What is required: Return, from the lines below, each one that includes the word "granularity".

(Listed records Opens)

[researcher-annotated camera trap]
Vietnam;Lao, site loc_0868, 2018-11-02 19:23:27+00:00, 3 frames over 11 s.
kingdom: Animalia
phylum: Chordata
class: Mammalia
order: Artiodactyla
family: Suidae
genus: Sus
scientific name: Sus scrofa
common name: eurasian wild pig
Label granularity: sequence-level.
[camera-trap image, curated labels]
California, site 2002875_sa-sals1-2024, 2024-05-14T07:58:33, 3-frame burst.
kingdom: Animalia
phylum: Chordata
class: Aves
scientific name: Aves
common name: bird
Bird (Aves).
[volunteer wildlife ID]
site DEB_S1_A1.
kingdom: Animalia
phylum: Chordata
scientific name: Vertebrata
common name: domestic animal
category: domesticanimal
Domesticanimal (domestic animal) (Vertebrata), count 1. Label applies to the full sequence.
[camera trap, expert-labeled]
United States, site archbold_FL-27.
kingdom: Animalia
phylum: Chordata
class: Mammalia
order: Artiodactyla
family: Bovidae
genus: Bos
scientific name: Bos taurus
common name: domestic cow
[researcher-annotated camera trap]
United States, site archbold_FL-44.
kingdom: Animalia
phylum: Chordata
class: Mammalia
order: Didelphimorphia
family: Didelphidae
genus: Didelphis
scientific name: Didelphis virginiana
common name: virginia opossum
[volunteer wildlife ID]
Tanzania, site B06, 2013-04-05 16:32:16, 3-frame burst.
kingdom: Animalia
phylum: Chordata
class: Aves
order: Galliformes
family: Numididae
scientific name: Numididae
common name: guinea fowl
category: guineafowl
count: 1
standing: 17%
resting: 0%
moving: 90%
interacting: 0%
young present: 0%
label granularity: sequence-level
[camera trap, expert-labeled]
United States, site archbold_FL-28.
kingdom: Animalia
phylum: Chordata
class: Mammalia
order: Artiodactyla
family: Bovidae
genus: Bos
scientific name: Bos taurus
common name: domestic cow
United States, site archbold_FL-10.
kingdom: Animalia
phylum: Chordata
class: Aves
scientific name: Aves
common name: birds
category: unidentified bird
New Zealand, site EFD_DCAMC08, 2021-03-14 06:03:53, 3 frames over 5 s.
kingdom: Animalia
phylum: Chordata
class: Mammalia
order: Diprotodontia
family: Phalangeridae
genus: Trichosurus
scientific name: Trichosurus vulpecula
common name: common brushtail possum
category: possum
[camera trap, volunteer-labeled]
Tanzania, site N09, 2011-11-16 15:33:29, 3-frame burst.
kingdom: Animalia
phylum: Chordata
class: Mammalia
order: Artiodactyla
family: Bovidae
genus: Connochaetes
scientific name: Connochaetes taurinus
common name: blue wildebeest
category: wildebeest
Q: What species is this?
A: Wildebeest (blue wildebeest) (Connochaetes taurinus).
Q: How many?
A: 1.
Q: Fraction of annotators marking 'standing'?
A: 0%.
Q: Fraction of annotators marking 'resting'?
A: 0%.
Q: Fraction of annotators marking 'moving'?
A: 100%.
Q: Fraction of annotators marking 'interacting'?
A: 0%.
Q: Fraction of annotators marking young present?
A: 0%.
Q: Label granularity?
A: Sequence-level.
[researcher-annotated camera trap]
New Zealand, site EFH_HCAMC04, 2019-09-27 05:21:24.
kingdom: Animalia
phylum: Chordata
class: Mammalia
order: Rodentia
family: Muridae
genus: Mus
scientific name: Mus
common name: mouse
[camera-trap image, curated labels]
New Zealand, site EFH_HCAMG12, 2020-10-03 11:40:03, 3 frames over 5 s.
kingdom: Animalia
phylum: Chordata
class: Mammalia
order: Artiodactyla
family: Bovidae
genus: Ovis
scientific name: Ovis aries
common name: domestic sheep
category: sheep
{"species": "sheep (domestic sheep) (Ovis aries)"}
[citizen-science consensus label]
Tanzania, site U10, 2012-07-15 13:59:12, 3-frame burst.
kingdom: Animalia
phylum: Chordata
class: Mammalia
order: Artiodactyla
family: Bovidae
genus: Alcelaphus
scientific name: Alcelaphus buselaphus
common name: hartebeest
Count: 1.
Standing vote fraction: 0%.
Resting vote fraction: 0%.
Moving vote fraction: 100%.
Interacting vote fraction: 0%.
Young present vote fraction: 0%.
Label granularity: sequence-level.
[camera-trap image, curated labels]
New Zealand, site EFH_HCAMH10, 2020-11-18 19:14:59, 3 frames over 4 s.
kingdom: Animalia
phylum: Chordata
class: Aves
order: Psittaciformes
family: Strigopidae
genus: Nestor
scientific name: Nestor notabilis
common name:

(Listed records Closes)

Response for this exercise:
Label granularity: sequence-level.
label granularity: sequence-level
Q: Label granularity?
Label granularity: sequence-level.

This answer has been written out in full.